Arrêt du 8 juillet 2010
IIe Cour de droit social

Composition
MM. et Mme les Juges U. Meyer, Président,
Borella et Pfiffner Rauber.
Greffière: Mme Fretz.

Participants à la procédure
Office de l'assurance-invalidité pour le canton de Vaud, Avenue Général-Guisan
8, 1800 Vevey,
recourant,

contre

G.________,
représentée par la Fédération suisse pour l'intégration des handicapés,
intimée.

Objet
Assurance-invalidité,

recours contre le jugement de la Cour des assurances sociales du Tribunal
cantonal du canton de Vaud du 11 septembre 2009.

Faits:

A.
A.a G.________, coiffeuse et esthéticienne de formation, a déposé le 31 octobre
2006 une demande de prestations de l'assurance-invalidité, tendant à l'octroi
d'une rente.
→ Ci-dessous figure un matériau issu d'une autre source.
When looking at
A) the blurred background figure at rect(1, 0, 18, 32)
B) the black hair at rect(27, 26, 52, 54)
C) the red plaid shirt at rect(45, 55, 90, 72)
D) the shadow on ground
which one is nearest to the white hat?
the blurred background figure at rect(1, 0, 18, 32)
Il résulte des pièces versées au dossier qu'elle a été mise en
incapacité de travail dès le 8 décembre 2005 pour cause d'état inflammatoire
acromio-claviculaire et liquide dans la bourse SASD. L'intéressée a par
ailleurs été victime d'une agression par l'ami de sa fille en décembre 2005,
avec commotion cérébrale, plaie du cuir chevelu et contusion de la main droite,
ayant en outre décompensé psychiquement la victime.
Dans un questionnaire pour l'employeur, complété le 27 décembre 2006,
l'entreprise X.________ Sàrl a indiqué que l'intéressée avait travaillé à son
service en tant qu'ouvrière polyvalente dans la collecte d'habits usagés à
plein temps jusqu'au 8 décembre 2005 (dernier jour de travail effectif) et
réalisé de ce chef un revenu mensuel brut de 3'200 fr.; le contrat de travail
avait été résilié par l'employeur avec effet au 30 juin 2006, en raison d'un
rendement insuffisant.
L'Office AI pour le canton de Vaud (ci-après: l'OAI) a recueilli l'avis du
docteur F.________, généraliste, lequel a fait état, dans un rapport du 4
janvier 2007, d'un probable syndrome post-traumatique en voie de chronification
avec céphalées, d'un épisode dépressif de sévérité moyenne, d'un probable
trouble du comportement, d'une inflammation acromio-claviculaire droite, d'une
gonarthrose bilatérale et d'un trouble douloureux chronique en voie
d'installation. Selon ce praticien, la capacité de travail résiduelle de
l'assurée s'élevait à 50 % dans son activité habituelle d'esthéticienne comme
dans toute autre activité adaptée à ses atteintes, telle qu'ouvrière
polyvalente, à compter du 1er janvier 2007. Annexé à ce rapport se trouvait un
autre rapport établi le 13 mars 2006 à l'attention du docteur F.________ par le
docteur W.________, spécialiste FMH en neurologie. Ce dernier a posé le
diagnostic de probable syndrome post-traumatique en voie de chronification avec
céphalées, troubles de la mémoire et de la concentration. Il a également fait
état du fait que l'assurée semblait déprimée et angoissée. Il ne s'est pas
prononcé sur la capacité de travail résiduelle de cette dernière.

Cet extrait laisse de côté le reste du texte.